The Company continues to review its policies and procedures regularly, including the Company’s workplace protection plan, as the pandemic evolves and may take additional actions to the extent required.

At-the-Market Offering

On August 27, 2021, the Company entered into a Sales Agreement with SVB Leerink LLC, as sales agent (SVB Leerink), pursuant to which it may offer and sell up to $200.0 million of shares of the Company’s common stock, no par value per share (ATM Shares). The ATM Shares to be offered and sold under the Sales Agreement will be issued and sold pursuant to an automatically effective shelf registration statement on Form S-3ASR (File No. 333-259119) filed by the Company on August 27, 2021, which expires three years from the filing date.
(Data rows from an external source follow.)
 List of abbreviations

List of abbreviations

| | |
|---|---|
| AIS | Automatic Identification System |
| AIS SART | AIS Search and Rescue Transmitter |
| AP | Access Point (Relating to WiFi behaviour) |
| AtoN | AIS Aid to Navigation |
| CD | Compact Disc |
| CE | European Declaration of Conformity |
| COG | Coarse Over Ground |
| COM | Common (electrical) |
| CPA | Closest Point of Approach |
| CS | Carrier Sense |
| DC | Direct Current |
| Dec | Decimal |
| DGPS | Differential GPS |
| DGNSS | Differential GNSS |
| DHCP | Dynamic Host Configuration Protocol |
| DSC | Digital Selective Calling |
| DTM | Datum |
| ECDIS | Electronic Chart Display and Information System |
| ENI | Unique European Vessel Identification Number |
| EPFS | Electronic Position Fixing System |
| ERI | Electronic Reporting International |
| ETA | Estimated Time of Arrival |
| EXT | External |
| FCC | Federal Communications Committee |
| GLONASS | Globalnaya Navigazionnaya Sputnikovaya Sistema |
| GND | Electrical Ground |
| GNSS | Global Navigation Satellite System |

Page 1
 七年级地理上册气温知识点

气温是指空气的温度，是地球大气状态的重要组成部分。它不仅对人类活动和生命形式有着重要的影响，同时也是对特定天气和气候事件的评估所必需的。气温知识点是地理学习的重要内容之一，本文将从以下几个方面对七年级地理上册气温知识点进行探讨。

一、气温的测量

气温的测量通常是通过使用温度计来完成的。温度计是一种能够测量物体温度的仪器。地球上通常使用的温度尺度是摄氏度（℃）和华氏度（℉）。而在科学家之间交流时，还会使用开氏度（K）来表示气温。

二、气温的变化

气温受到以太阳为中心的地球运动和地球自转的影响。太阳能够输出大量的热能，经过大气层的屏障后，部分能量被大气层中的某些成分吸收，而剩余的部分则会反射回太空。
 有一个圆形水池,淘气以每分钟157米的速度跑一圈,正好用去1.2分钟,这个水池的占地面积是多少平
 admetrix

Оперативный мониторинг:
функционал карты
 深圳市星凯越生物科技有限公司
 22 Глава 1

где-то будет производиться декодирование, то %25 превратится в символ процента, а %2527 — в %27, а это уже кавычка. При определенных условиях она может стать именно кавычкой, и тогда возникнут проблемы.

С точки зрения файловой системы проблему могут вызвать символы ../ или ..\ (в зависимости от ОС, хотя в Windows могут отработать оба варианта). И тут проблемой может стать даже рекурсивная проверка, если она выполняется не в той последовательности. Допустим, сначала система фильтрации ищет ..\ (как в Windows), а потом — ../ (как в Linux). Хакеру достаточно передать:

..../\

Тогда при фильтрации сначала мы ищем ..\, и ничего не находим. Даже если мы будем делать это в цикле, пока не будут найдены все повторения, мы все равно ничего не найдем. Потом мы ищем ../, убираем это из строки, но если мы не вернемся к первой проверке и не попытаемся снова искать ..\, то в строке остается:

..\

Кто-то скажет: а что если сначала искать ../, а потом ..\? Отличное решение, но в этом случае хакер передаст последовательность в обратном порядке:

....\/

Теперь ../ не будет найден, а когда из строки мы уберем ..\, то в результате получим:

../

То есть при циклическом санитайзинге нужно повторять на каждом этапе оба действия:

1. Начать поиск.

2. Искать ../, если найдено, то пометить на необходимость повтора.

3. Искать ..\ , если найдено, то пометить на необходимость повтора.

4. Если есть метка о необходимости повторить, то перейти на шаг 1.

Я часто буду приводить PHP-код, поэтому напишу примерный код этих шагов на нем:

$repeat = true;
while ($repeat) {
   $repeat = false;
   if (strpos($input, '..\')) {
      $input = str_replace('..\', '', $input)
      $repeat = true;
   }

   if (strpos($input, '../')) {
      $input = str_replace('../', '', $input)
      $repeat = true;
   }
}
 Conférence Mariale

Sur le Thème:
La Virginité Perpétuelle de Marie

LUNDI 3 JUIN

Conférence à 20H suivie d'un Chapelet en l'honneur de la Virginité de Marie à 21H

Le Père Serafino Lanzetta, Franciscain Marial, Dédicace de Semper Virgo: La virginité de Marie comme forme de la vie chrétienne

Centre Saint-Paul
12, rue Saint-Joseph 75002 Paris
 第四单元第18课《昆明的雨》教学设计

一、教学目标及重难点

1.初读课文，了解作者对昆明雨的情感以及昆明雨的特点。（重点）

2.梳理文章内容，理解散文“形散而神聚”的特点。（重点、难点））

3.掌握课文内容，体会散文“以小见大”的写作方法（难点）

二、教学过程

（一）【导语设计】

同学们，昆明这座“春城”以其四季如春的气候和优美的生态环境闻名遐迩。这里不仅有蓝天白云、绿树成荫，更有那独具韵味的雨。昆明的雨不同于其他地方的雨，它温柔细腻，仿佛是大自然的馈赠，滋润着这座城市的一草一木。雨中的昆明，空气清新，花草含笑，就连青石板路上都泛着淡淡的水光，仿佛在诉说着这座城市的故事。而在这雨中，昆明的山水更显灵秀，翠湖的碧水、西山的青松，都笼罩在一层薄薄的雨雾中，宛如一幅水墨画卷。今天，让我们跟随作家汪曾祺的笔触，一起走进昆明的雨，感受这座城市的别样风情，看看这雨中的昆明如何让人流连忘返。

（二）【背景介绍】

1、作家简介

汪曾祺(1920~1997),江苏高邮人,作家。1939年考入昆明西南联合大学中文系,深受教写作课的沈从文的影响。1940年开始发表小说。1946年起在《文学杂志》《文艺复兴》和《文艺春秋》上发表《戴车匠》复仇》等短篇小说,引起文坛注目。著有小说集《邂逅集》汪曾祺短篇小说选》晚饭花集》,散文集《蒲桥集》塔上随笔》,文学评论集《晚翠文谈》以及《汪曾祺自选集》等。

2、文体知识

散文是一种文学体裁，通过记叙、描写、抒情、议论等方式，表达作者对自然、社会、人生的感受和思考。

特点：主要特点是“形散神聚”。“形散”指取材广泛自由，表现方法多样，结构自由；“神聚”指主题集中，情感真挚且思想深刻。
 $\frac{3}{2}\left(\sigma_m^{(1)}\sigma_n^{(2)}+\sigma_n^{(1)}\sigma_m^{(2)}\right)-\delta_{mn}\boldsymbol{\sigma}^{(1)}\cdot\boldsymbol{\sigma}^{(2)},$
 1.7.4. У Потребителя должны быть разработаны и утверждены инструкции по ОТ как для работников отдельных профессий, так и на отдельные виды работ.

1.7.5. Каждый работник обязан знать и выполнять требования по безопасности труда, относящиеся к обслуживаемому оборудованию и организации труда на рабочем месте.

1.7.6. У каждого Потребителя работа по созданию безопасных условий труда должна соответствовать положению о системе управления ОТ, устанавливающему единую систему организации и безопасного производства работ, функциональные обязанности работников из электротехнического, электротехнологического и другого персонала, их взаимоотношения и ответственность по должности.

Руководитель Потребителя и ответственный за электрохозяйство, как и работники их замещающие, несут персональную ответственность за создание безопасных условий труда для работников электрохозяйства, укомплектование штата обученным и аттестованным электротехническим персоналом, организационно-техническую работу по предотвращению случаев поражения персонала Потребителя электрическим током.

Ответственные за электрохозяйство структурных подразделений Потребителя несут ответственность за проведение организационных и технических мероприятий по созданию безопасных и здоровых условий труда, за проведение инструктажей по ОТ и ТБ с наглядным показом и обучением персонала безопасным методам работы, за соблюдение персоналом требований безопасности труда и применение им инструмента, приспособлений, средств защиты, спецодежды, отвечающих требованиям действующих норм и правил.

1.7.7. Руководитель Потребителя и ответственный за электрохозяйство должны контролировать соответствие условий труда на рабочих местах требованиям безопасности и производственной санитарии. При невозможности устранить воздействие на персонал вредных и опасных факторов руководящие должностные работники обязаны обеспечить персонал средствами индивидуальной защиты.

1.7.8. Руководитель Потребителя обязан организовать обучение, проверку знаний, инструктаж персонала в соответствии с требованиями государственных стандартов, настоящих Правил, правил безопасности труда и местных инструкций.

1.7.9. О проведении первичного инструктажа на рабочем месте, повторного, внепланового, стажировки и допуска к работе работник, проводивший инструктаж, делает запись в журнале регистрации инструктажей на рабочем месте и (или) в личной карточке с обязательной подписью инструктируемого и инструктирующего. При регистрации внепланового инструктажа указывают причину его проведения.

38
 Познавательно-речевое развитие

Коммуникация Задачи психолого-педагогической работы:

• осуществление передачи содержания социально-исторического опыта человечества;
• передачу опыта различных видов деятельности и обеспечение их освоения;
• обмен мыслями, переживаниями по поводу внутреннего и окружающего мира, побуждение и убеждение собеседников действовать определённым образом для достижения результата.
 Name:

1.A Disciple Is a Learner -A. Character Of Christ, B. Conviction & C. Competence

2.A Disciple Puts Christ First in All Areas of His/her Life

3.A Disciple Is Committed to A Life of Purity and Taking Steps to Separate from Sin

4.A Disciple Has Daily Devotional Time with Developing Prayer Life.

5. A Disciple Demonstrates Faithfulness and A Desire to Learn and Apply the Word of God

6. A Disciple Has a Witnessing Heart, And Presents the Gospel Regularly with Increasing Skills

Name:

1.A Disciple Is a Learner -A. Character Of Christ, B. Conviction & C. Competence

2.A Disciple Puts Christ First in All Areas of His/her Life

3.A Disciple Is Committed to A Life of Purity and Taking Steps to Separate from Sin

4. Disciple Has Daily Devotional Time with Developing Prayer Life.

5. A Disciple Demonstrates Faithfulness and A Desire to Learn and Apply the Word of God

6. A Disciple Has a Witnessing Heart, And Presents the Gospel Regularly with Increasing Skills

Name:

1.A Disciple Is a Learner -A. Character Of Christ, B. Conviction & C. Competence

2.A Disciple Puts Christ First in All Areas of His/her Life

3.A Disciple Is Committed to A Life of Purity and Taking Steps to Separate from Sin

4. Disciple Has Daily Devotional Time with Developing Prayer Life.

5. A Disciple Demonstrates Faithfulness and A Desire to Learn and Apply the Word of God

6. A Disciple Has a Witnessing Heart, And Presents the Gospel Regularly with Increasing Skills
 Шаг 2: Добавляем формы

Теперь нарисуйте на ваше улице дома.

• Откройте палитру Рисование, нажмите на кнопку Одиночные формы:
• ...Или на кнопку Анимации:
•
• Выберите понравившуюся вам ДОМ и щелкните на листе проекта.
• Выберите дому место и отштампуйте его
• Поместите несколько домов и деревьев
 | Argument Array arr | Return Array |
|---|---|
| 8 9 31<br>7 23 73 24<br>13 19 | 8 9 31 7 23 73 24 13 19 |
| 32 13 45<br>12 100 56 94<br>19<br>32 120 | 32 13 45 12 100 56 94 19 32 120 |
The Company also filed a prospectus supplement relating to the offering and sale of the ATM Shares on August 27, 2021. The Company is not obligated to make any sales of ATM Shares, and SVB Leerink is not required to sell any specific number or dollar amount of the ATM Shares under the Sales Agreement. The Company capitalizes certain legal, professional accounting and other third-party fees that are directly associated with in-process stock financings as deferred offering costs until such financings are consummated. As of September 30, 2021, the Company has sold no shares pursuant to the Sales Agreement.
Going Concern

The accompanying Condensed Consolidated Financial Statements have been prepared on a basis which assumes that the Company will continue as a going concern and contemplates the realization of assets and the satisfaction of liabilities and commitments in the normal course of business. As of September 30, 2021, the Company had an accumulated deficit of $387.8 million, and had a net loss of $4.9 million and $12.0 million, respectively, during the three and nine months ended September 30, 2021. The Company had cash and cash equivalents of $54.6 million and investments of $64.0 million as of September 30, 2021. The Company expects that cash from the sales of its products and existing cash, cash equivalents and investments will be sufficient to support the Company’s current operations through at least 12 months from the issuance of these Condensed Consolidated Financial Statements. To the extent the United States experiences a resurgence in COVID-19 infections and elective surgery restrictions are reinstated on a widespread basis and significantly impact the Company’s business, the Company may need to access additional capital; however, the Company may not be able to obtain financing on acceptable terms or at all, particularly in light of the impact of COVID-19 on the global economy and financial markets. The terms of any financing may adversely affect the holdings or the rights of the Company’s shareholders.